- **Page excerpt**:
- - - -

I am invincible. That was what I thought until I came to the realization now that I am indeed getting old.
I used to give no thoughts to my health and bodily functions and capabilities. I did get sick of course, but nothing I could not fix with enough rest and medication.
But I can't have that outlook anymore. I am getting warning signs in various parts of my body that it is certainly wearing down.
"For we know that when this earthly tent we live in is taken down -- when we die and leave these bodies -- we will have a home in heaven, an eternal body made for us by God himself and not by human hands. We grow weary in our present bodies, and we long for the day when we will put on our heavenly bodies like new clothing. For we will not be spirits without bodies, but we will put on new heavenly bodies. Our dying bodies make us groan and sigh, but it's not that we want to die and have no bodies at all. We want to slip into our new bodies so that these dying bodies will be swallowed up by everlasting life.
God himself has prepared us for this, and as a guarantee he has given us his Holy Spirit. So we are always confident, even though we know that as long as we live in these bodies we are not at home with the Lord. That is why we live by believing and not by seeing. Yes, we are fully confident, and we would rather be away from these bodies, for then we will be at home with the Lord. So our aim is to please him always, whether we are here in this body or away from this body."

- - - -

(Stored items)
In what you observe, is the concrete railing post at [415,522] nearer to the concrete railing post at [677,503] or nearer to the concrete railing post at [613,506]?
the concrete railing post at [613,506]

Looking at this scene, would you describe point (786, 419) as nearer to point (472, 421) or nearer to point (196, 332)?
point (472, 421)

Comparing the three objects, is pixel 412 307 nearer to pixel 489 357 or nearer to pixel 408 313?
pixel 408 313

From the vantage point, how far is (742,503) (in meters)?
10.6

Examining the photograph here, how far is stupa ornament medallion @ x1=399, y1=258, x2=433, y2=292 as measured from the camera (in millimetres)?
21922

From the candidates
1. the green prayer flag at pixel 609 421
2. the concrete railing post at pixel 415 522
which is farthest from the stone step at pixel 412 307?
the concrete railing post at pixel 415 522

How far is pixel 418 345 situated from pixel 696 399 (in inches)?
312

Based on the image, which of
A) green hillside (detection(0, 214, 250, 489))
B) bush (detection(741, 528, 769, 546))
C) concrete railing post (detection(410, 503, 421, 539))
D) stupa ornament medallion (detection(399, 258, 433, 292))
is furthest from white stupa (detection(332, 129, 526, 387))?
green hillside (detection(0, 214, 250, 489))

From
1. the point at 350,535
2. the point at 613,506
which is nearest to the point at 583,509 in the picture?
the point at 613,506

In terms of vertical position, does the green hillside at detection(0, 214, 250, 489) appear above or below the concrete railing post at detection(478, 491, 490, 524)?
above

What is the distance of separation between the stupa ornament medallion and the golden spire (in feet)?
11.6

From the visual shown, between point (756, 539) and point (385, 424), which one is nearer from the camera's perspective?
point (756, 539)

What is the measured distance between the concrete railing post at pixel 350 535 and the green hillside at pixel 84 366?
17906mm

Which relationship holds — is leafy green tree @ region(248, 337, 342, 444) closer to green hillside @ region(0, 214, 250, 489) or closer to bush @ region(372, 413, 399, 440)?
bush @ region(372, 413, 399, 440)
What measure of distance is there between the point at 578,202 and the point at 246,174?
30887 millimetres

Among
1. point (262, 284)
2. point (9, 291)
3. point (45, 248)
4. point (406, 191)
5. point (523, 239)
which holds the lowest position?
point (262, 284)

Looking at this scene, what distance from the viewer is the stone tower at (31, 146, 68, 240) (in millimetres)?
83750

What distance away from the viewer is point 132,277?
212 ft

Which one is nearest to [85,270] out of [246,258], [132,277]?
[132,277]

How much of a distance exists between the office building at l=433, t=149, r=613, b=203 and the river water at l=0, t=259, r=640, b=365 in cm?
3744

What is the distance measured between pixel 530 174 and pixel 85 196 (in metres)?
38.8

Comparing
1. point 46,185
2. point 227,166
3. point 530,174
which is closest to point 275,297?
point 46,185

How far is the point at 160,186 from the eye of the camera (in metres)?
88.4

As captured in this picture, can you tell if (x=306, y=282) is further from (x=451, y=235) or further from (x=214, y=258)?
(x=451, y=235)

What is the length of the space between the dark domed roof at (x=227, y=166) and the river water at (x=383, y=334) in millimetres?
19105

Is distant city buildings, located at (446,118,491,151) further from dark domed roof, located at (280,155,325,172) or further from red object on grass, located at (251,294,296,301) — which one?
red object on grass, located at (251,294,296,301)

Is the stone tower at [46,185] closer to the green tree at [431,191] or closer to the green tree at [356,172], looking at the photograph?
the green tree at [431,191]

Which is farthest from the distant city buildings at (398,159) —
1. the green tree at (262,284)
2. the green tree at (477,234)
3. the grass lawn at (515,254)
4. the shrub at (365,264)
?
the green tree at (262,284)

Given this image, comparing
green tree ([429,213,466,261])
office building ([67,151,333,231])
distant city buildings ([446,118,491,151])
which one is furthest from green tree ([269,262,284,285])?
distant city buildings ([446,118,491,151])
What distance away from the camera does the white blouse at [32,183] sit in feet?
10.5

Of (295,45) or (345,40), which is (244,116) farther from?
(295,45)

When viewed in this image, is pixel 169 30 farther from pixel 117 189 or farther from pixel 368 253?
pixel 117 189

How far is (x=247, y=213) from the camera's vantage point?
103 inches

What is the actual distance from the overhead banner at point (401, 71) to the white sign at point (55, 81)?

- - - -

Answer these questions about the reflection on aging:
1. What did the writer once believe about themselves?
2. What did the writer use to fix the sicknesses they had in the past?
3. In the quoted passage, what has God given as a guarantee?

- **Task result**:
1. That they were invincible.
2. Enough rest and medication.
3. His Holy Spirit.